Непрестанно, каждую секунду, во мне явно идет борьба, мое тело обороняется от агрессоров, которых в лаборатории лихорадочно ищут, которых патолог назовет "особенно злокачественными", уже назвал, только не ей, и однажды в это нерасчлененное время завотделением говорит: Полагаю, теперь мы их знаем. Выходит, все-таки не зря девушки-лаборантки - рослая блондинка и темноволосая малышка - чуть не ежеминутно тыкали ей иголкой в мочку уха или в кончик пальца и выжимали, высасывали несколько капелек крови, а ординатор - тот, с черной каемкой бороды вокруг рта и подбородка, вытягивал целые пробирки крови из локтевых вен, укоризненно и все более тревожно приговаривая, что они "еще кое-как годятся". Если бы только старший врач, отвергающий сады, бледный, бесцветный верзила, которому она не сразу находит должное место во врачебной иерархии и в котором угадывает что-то вроде скептицизма, для нее отнюдь не приятного, даже пагубного, - если бы только он не обронил: Главное, чтобы лекарство доставили вовремя!
Это вот вторжение в ее вневременье, в ее запретный срок она едва стерпела. Что означало "вовремя" и откуда должны были доставить лекарство? Ведь ординатор словоохотливо разъясняет, что их, этих возбудителей, нужно, знаете ли, заблокировать! А завотделением, который, как ей сдается, все чаще и чаще появляется у ее койки, не переставая твердит, он-де совершенно уверен, что они отыскали верное средство.

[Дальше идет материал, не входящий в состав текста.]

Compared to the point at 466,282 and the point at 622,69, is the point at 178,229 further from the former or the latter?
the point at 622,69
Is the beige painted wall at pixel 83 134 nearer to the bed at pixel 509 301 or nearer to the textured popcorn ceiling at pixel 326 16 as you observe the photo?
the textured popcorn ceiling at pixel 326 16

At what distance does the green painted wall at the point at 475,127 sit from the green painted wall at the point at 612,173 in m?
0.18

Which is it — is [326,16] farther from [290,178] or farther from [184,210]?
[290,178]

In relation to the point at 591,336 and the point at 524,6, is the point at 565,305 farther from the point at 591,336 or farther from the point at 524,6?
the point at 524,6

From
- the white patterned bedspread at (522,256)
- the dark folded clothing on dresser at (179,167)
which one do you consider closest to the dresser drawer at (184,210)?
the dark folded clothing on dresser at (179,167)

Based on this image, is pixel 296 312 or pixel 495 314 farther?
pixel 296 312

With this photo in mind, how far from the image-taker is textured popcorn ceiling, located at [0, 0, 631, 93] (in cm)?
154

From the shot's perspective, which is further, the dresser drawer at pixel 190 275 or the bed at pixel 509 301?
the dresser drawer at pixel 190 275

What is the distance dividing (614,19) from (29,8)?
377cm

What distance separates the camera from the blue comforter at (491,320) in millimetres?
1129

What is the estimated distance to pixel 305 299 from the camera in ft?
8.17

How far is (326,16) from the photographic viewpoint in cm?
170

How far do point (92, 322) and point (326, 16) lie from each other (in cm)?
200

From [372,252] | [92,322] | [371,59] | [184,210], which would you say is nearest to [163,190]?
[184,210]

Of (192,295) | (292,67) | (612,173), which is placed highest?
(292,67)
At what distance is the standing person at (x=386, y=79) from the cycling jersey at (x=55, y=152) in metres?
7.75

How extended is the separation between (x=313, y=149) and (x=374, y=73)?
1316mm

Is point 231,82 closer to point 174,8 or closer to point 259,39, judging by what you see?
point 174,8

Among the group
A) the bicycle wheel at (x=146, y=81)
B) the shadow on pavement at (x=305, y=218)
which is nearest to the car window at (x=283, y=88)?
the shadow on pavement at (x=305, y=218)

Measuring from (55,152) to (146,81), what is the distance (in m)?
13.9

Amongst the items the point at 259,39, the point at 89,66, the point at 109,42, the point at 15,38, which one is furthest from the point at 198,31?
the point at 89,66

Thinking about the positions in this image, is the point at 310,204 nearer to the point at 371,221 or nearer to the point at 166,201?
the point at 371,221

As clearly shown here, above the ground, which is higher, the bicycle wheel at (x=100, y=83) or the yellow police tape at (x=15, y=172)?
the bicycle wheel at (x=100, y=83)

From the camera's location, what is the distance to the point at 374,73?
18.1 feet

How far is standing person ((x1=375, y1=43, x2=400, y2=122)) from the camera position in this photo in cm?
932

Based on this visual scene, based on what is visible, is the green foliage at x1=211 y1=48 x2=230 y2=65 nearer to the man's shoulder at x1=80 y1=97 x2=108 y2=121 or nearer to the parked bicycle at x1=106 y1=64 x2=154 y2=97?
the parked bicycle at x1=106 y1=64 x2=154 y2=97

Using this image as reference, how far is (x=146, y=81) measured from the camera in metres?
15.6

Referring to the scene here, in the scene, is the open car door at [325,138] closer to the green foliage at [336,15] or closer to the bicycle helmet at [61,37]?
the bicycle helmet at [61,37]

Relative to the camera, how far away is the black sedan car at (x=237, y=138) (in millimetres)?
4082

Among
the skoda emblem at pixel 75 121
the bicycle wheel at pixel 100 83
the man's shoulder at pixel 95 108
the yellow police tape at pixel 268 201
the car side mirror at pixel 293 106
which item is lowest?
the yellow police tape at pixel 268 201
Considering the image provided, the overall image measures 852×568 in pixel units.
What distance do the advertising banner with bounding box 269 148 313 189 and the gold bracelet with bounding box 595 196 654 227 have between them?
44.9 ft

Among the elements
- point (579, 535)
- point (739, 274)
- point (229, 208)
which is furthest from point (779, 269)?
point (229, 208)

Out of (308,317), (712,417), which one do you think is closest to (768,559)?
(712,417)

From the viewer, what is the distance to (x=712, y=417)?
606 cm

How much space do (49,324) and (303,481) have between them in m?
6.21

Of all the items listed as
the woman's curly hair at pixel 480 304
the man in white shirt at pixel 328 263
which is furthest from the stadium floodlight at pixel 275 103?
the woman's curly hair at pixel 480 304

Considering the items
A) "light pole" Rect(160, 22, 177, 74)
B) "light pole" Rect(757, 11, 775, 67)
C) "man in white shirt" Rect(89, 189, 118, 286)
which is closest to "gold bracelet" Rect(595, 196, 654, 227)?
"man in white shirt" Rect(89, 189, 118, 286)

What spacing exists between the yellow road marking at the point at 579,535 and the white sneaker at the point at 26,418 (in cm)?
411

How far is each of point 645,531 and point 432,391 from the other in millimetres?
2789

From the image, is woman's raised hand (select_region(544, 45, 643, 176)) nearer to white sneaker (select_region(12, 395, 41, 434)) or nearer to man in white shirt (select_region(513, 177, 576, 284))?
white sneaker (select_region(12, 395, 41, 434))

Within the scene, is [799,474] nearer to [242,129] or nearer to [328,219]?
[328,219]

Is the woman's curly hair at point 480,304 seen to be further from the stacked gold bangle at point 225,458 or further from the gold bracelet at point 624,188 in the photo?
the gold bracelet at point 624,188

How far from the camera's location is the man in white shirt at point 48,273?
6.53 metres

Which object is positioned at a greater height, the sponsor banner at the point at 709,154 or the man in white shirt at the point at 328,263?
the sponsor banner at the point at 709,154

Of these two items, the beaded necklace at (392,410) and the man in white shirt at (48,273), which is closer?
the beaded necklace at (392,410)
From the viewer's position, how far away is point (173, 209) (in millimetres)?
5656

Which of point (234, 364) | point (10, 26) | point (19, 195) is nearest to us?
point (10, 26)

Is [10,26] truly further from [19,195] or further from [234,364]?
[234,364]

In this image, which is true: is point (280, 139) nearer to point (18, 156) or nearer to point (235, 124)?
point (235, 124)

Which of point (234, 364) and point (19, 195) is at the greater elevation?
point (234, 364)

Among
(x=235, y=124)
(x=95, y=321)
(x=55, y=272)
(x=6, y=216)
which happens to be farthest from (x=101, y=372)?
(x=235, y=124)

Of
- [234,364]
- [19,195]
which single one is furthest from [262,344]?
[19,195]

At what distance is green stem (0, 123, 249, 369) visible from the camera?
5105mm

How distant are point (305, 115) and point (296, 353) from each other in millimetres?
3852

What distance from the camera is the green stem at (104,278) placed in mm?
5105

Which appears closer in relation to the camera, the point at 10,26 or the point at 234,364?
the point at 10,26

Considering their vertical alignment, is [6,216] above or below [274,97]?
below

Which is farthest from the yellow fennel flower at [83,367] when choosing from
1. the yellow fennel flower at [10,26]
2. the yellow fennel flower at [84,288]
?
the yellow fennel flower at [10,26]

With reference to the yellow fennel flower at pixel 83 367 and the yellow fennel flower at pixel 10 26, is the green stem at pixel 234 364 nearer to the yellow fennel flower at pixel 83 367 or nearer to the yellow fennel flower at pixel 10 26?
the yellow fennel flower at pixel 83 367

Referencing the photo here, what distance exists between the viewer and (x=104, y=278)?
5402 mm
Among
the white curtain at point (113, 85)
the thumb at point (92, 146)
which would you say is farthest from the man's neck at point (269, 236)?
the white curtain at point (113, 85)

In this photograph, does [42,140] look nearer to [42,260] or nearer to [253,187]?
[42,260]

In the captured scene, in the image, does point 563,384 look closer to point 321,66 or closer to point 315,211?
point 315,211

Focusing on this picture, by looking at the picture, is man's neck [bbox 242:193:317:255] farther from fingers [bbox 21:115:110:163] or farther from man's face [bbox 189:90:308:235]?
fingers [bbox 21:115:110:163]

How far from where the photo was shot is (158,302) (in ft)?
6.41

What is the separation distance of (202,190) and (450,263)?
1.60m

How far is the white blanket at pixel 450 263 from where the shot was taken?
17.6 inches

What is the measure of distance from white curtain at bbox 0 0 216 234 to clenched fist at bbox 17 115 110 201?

Мне хочется взять на заметку, что они живут со мною не на одной земле. Что видят меня лежащей на койке, но не знают, даже не догадываются, где я на самом деле. Что стоят на Другом Берегу той реки, у которой нет имени, и голоса их доносятся до меня едва внятно, а мой голос до них уж точно не достигает. Что эта секунда, когда спадают все личины, отбрасывается всякое притворство и не остается ничего, кроме голой правды, которая зовется страданием, - эта секунда дарует мне крупицу удовлетворения: вот оно, значит, как. Что в голове у меня мелькает мысль: не затем ли меня прибило к этой границе, чтобы я именно об этом и могла узнать. Или пожелала узнать. Иными словами, что желать и мочь в истоках своих - одно и то же. Теперь я двигаюсь в сфере истоков, в сфере корней. То, что я теперь вижу, непреложно. И скоро изгладится из моей памяти.